Israel: Economic growth picks up steam in the final quarter of 2018
February 17, 2019
According to the first reading of national accounts data, which was released on 17 February by the Central Bureau of Statistics, the economy accelerated in the fourth quarter. Growth logged 3.1% over the previous quarter at a seasonally-adjusted annualized rate (SAAR), a noticeable pick-up from the third quarter’s upwardly revised 2.4% expansion (previously reported: +2.3% quarter-on-quarter). Compared to the same quarter of 2017, the economy expanded 2.8%, down from the upwardly revised 3.0% increase in the third quarter (previously reported: +2.9% yoy).
On the domestic front, the economy benefited from stronger growth in private consumption and a rebound in fixed investment, while government expenditure growth softened. Private consumption grew 4.9% quarter-on-quarter in the fourth quarter, which is a noticeable increase from the third quarter’s 3.3% expansion. Household expenditure growth was buttressed by a rebound in consumption of durable goods and rapid growth in expenditure on semi-durable goods. The rebound in fixed investment, which expanded 3.0% (Q3: -7.8% qoq), was driven by industrial investments, while residential building investment fell again. Meanwhile, government consumption grew 2.8%, down markedly from the 9.8% expansion in the third quarter.

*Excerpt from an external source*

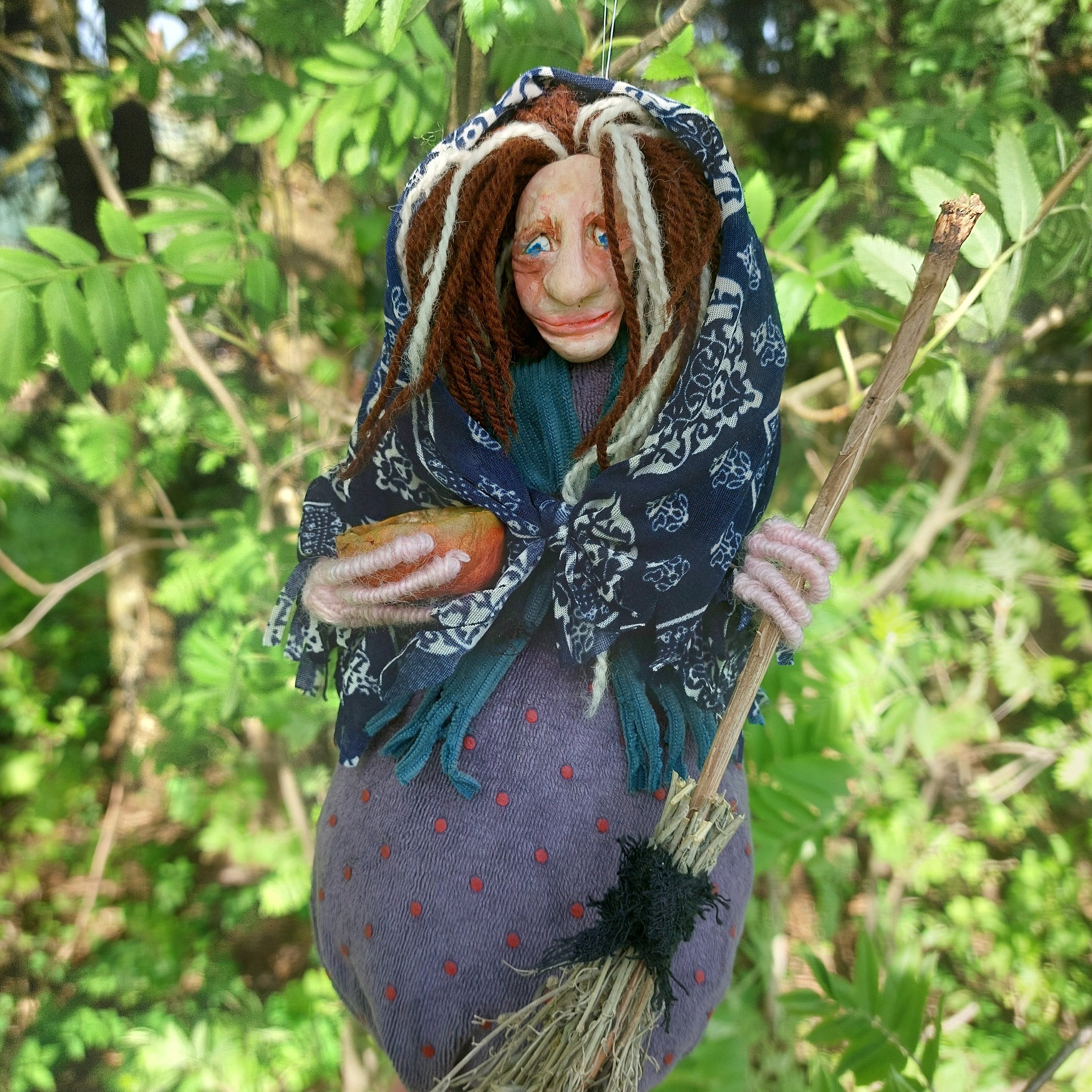 The Crone Kitchen Witch - hanging doll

On the external front, exports of goods and services swung from a 12.9% expansion in Q3 to a 3.0% contraction in the fourth quarter. Imports of goods and service, meanwhile, rebounded vigorously from a 3.7% drop in the third quarter to a 7.3% expansion in Q4.
Looking ahead, although the economy is expected to continue growing at a solid pace, economic growth is seen losing some steam this year. Domestic demand should remain resilient aided by an uptick in fixed investment growth. Meanwhile, merchandise exports should accelerate this year, although they remain vulnerable to lingering global trade tensions while regional instability further clouds the economic panorama.